Um Dia na Vida de Abed Salama, Nathan Thrall, 2023
Desde
que me conheço que ouço falar da Palestina e do conflito que opõe
Israel à Palestina, com a anexação sistemática de território,
com as restrições de mobilidade que tornam a Palestina uma prisão
a céu aberto, dos quilómetros de muro que separam os territórios e
os povos, das ocupações por colonatos israelitas, das prisões
arbitrárias, das mulheres que dão à luz nos checkpoints porque não
chegaram a tempo à maternidade… e penso que desde o dia 7 de
Outubro de 2023 já ninguém pode dizer que não sabe, que não viu o
genocídio que está a acontecer na faixa de Gaza e na Cisjordânia.

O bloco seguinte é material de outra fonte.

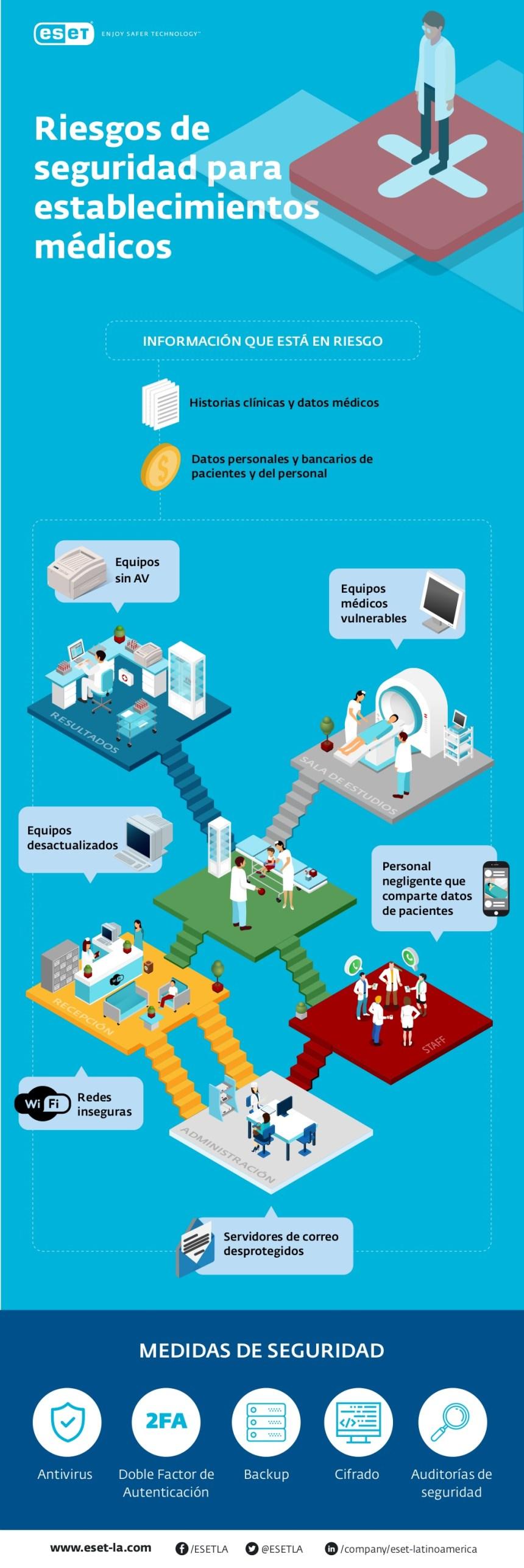 Riesgos de seguridad digital para establecimientos médicos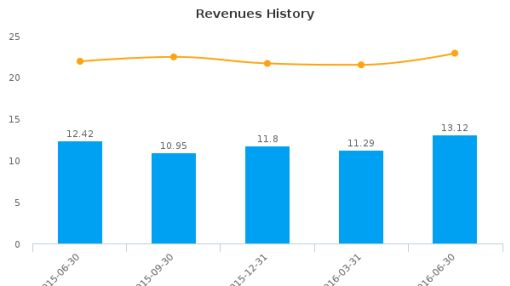 Northeast Bancorp :NBN-US: Earnings Analysis: Q4, 2016 By the Numbers : August 11, 2016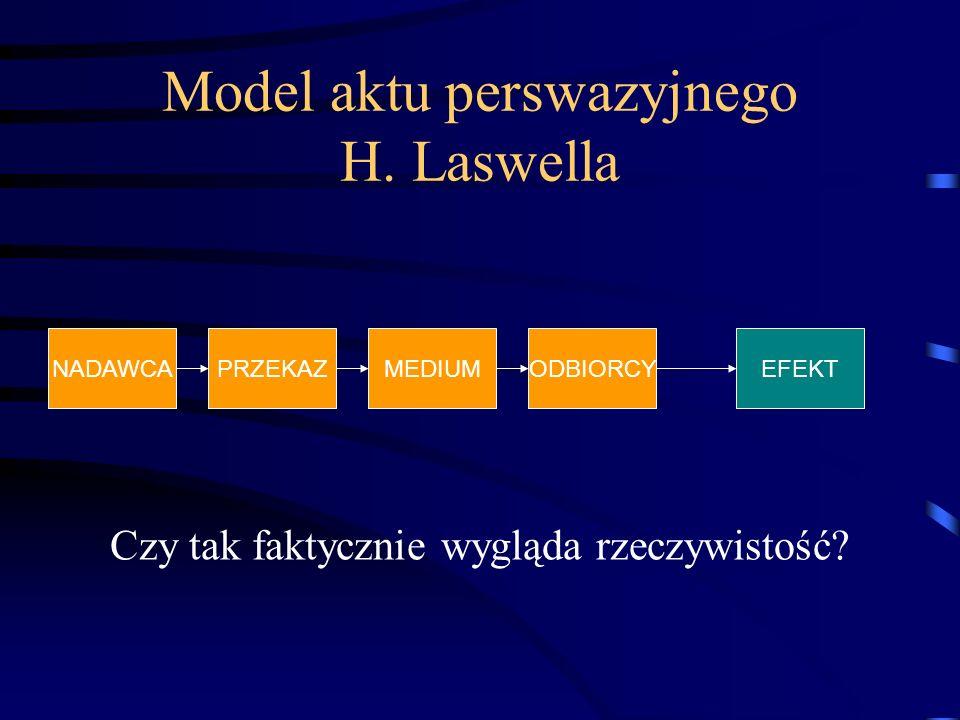Model aktu perswazyjnego H. Laswella Czy tak faktycznie wygląda rzeczywistość? NADAWCAPRZEKAZMEDIUMODBIORCYEFEKT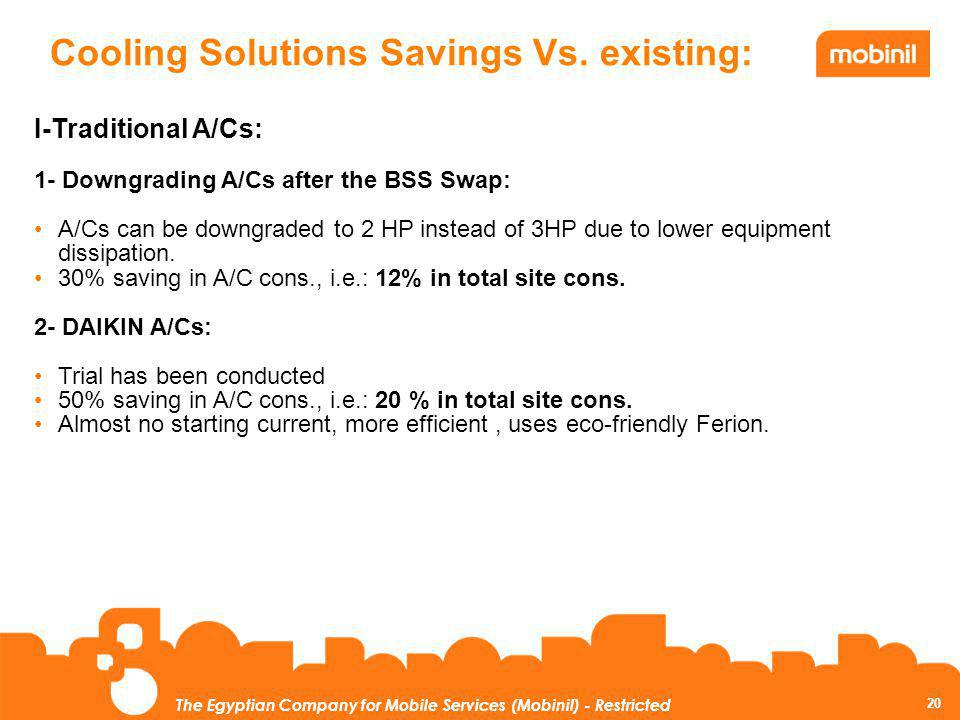 Cooling Solutions Savings Vs. existing: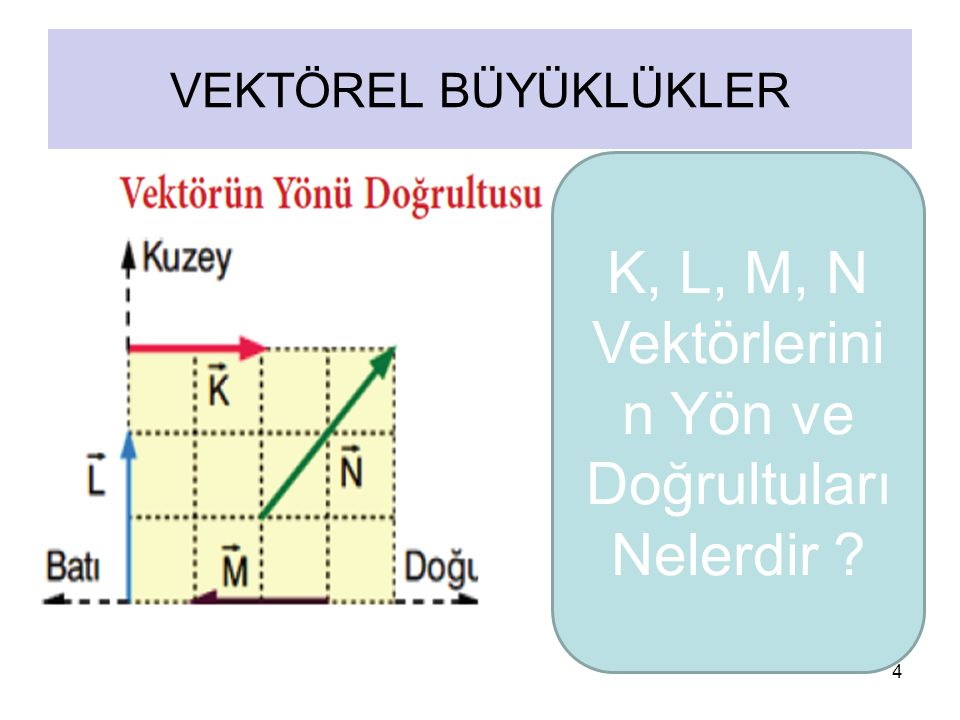 4 VEKTÖREL BÜYÜKLÜKLER K, L, M, N Vektörlerini n Yön ve Doğrultuları Nelerdir ?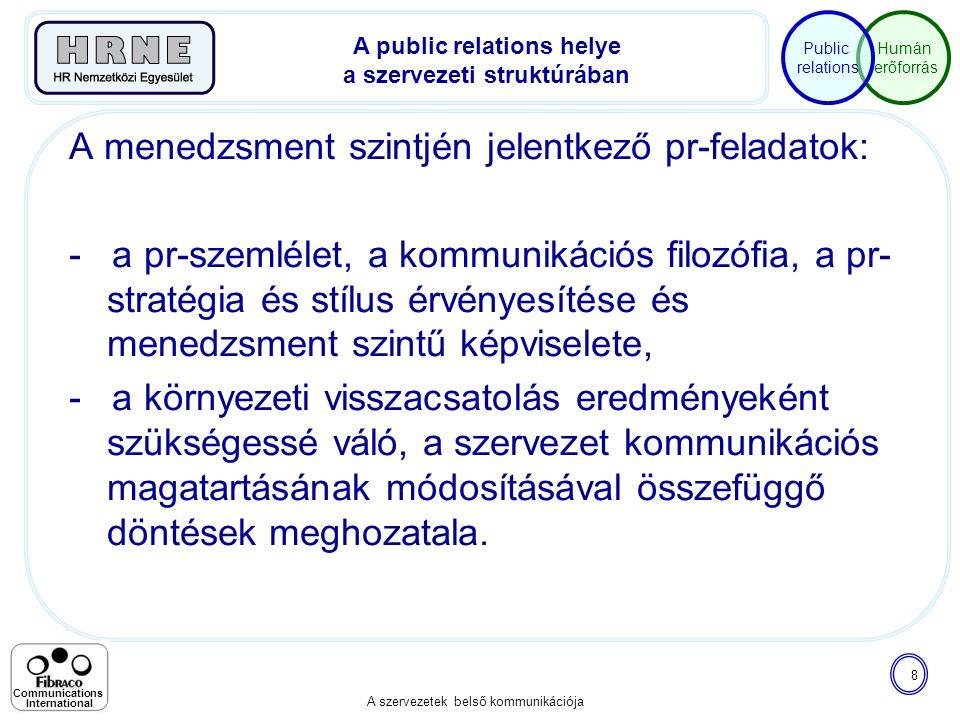 Humán erőforrás Public relations A szervezetek belső kommunikációja 8 Communications International A menedzsment szintjén jelentkező pr-feladatok: - a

Ele passa todos os dias nas televisões e já não há palavras para
um horror desta envergadura.
Recentemente,
vi “No Other Land” vencedor do óscar para melhor documentário,
que retrata o dia a dia da ocupação israelita e a resistência
palestiniana. Já depois de ter recebido o óscar, o realizador foi
preso e agredido. Este “Um Dia na Vida de Abed Salama”, escolhido
para leitura num dos clubes de leitura que acompanho, é um
impressionante testemunho e relato de um episódio, mas é muito mais
do que isso, porque nos dá o contexto histórico de um povo até aos
nossos dias. Permito-me transcrever as palavras de Francisco Louçã,
um dos coorganizadores deste clube de leitura, a propósito deste
livro: "Thrall, judeu, educado na Califórnia, vive em
Jerusalém (já viveu em Gaza) e é jornalista. Nunca escondeu o seu
empenho na denúncia dos abusos da ocupação israelita. Este livro,
de que a edição portuguesa foi a primeira tradução, foi publicado
em 2023 e ganhou o Pullitzer numa categoria de não-ficção em 2024,
e é uma poderosa reportagem sobre um pai que procura o filho, que
pode ter sido vítima de um acidente com o seu transporte escolar.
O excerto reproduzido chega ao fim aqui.